練習問題 —
**1.** アフロディシアス遺跡についての文章によると、ゲイレ村が現在の位置に移転したのは何年ですか。
**2.** アフロディシアス遺跡の文章から、「セルジュークトルコが主権を確」を含む語句で始まり「含めての登録となっています。」で終わる部分を、一字も変えずに打ち直してください。
**3.** アフロディシアス遺跡についての文章を、最後の文の後から書き継いでください。

抜粋テキスト —
□ □ □

セルジュークトルコが主権を確立して以降、「カリア」という地名はトルコ語の「ゲイレ(Geyre)」へと変化していきました。

そして、1413年にオスマン帝国のメフメト2世が皇帝として即位すると、15~16世紀にはアフロディシアスの遺跡の上にゲイレ村が築かれました。

ゲイレ村はアフロディシアス遺跡の上に位置していましたが、1961年に1kmほど西の現在の位置に村ごと移転したことで、遺跡の発掘が進められるようになりました。現在に至るまで、アフロディシアス遺跡の発掘作業は続いています。

2017年に世界遺産に登録!

アフロディシアス遺跡は2017年、トルコで17番目の世界遺産として登録されました。都市部の遺跡だけでなく、遺跡の北東にある古代大理石採石場も含めての登録となっています。

□ □ □

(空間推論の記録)
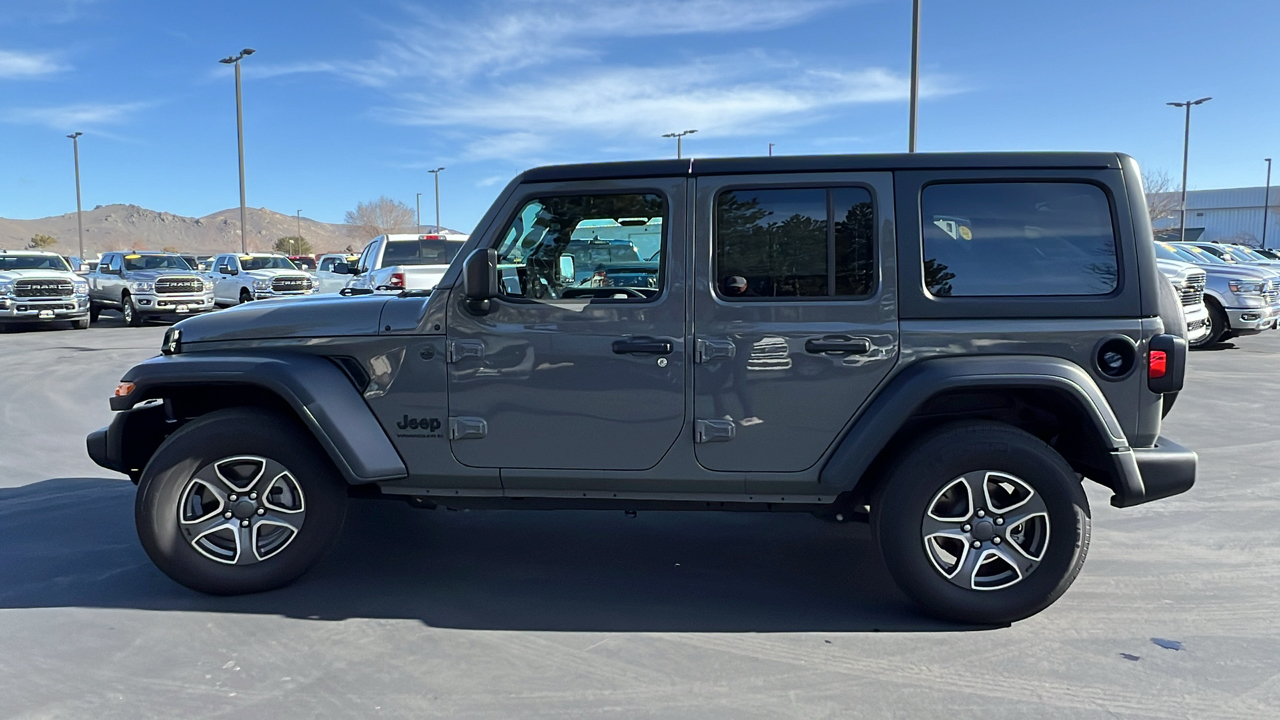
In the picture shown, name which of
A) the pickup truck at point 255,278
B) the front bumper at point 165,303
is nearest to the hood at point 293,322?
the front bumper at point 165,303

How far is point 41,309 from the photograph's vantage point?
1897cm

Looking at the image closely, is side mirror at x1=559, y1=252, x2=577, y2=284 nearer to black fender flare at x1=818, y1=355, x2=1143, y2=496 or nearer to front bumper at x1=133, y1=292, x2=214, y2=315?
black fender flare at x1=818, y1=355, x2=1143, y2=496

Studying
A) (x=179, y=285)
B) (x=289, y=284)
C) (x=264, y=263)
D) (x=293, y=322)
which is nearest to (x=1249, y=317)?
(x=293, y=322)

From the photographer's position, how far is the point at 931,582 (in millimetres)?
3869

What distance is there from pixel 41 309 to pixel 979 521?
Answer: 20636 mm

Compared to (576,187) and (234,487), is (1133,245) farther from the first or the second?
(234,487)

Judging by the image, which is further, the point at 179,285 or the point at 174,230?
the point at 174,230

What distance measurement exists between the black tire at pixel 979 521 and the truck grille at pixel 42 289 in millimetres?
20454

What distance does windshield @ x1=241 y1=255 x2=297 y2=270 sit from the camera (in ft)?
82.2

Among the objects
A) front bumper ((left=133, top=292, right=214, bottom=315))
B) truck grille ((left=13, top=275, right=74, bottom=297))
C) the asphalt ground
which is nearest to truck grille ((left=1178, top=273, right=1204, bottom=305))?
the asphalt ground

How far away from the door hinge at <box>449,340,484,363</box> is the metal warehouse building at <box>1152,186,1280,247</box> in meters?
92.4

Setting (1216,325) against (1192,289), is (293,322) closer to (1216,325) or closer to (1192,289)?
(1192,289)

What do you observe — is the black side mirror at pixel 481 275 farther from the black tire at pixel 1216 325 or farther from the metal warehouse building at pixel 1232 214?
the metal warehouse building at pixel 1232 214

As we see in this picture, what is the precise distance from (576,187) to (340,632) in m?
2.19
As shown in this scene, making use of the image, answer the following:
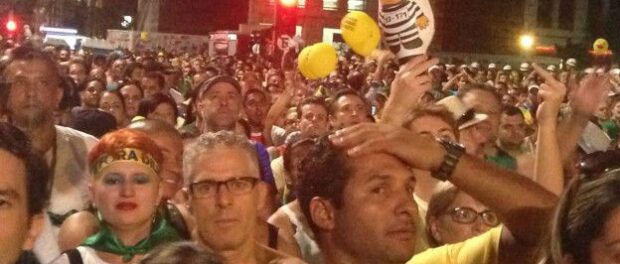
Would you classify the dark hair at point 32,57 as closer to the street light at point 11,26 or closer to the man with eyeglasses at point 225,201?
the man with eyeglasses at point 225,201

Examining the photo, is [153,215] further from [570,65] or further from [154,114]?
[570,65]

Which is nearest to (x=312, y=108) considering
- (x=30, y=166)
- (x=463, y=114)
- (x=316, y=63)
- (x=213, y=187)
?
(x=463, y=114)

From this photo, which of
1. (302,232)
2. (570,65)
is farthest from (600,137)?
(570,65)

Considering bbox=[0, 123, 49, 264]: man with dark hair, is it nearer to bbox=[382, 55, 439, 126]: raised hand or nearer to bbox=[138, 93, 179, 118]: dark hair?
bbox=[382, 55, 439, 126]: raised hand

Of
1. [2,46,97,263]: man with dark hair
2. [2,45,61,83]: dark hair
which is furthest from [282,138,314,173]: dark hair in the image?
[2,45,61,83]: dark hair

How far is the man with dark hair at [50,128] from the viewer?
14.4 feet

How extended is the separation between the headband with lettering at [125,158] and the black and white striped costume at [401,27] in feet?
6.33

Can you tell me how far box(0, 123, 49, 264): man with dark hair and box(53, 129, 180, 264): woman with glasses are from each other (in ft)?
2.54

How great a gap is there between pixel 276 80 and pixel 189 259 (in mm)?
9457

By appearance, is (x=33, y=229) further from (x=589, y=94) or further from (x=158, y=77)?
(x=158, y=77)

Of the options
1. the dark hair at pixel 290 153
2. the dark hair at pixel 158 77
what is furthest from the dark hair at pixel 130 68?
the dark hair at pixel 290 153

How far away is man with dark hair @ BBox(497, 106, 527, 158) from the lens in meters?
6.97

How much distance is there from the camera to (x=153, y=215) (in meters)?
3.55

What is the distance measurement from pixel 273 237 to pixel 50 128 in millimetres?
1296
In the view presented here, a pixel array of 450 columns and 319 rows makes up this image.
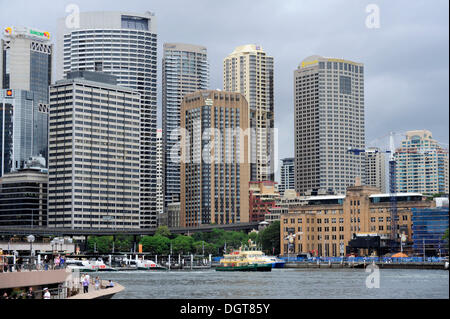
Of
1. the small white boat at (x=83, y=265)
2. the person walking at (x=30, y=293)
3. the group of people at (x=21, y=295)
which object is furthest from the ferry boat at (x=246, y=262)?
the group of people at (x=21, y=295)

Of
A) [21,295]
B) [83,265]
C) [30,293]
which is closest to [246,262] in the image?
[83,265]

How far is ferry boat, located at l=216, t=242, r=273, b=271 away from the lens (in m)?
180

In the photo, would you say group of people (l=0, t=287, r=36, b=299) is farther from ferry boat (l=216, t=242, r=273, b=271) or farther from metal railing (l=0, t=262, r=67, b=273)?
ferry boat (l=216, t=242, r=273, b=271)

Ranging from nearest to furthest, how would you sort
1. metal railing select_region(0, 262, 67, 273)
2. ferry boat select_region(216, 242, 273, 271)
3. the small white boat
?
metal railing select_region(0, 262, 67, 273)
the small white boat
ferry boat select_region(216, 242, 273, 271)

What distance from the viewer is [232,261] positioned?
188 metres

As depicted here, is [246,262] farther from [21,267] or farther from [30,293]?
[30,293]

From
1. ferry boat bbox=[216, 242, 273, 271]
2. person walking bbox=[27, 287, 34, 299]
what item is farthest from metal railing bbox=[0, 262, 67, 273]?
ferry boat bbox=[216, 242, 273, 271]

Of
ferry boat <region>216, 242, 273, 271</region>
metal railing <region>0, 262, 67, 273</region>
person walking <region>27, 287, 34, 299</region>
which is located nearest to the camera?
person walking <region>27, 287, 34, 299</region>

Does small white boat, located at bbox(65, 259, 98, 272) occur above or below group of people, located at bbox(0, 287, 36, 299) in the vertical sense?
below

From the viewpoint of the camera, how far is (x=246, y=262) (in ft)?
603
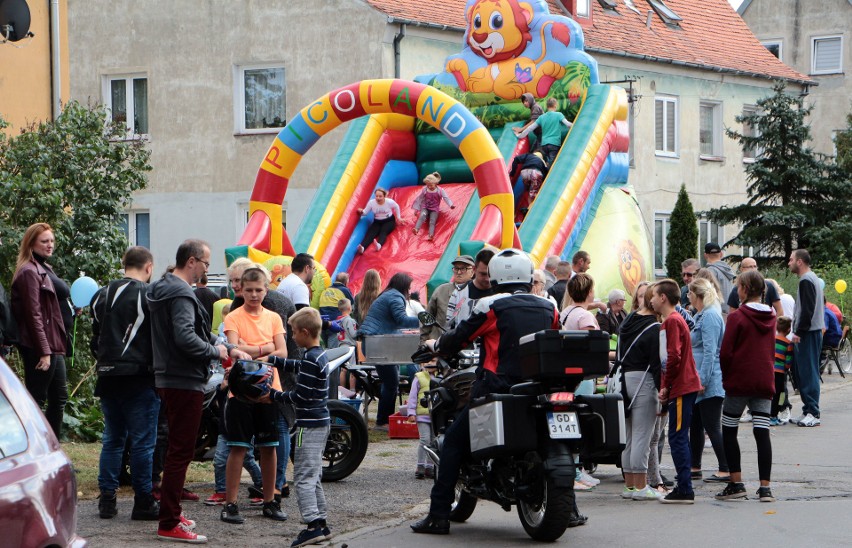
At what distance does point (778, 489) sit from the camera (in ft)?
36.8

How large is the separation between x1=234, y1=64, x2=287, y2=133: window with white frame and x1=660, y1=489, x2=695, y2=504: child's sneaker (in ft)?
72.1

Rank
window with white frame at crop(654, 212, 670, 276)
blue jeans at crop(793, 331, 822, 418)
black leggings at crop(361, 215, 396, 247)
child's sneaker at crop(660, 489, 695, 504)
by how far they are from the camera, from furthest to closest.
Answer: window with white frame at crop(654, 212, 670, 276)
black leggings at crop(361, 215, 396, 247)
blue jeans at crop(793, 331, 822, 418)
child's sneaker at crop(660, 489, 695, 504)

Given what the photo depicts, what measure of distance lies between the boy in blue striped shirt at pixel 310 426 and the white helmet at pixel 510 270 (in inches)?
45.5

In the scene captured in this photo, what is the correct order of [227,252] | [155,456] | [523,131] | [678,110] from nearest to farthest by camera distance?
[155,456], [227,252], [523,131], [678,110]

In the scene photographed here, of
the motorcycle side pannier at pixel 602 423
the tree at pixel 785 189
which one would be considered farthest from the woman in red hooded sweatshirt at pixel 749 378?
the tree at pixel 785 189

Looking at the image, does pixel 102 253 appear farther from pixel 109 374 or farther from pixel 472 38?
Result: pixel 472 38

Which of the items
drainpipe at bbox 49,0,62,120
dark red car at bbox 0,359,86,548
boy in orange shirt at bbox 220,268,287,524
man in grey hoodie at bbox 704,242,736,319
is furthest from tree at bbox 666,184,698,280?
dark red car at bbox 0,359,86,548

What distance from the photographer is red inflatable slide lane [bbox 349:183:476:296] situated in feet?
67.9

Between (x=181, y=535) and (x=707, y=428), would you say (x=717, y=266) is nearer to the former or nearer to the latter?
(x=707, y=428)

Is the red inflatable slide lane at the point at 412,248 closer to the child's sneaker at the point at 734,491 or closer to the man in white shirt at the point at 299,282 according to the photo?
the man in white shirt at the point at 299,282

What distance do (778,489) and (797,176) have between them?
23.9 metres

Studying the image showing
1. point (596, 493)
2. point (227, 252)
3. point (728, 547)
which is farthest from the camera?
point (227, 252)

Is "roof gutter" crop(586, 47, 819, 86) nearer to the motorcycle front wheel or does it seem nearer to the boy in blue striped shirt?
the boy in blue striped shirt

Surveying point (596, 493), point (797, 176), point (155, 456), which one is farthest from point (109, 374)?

□ □ □

解答 —
**1.** 1961年です。

**2.**
セルジュークトルコが主権を確立して以降、「カリア」という地名はトルコ語の「ゲイレ(Geyre)」へと変化していきました。

そして、1413年にオスマン帝国のメフメト2世が皇帝として即位すると、15~16世紀にはアフロディシアスの遺跡の上にゲイレ村が築かれました。

ゲイレ村はアフロディシアス遺跡の上に位置していましたが、1961年に1kmほど西の現在の位置に村ごと移転したことで、遺跡の発掘が進められるようになりました。現在に至るまで、アフロディシアス遺跡の発掘作業は続いています。

2017年に世界遺産に登録!

アフロディシアス遺跡は2017年、トルコで17番目の世界遺産として登録されました。都市部の遺跡だけでなく、遺跡の北東にある古代大理石採石場も含めての登録となっています。

**3.**
アフロディシアス遺跡の見どころ

アフロディシアス 遺跡

アフロディシアス遺跡は、イスタンブールから約670km離れたトルコ南西部の内陸に位置するゲイレ村にあります。

アフロディシアスに現在残っている遺跡の大半は2世紀頃のものとされ、発掘された彫像の保存状態の良さは他の遺跡と比べても群を抜いています。そんなアフロディシアス遺跡の見どころを紹介します!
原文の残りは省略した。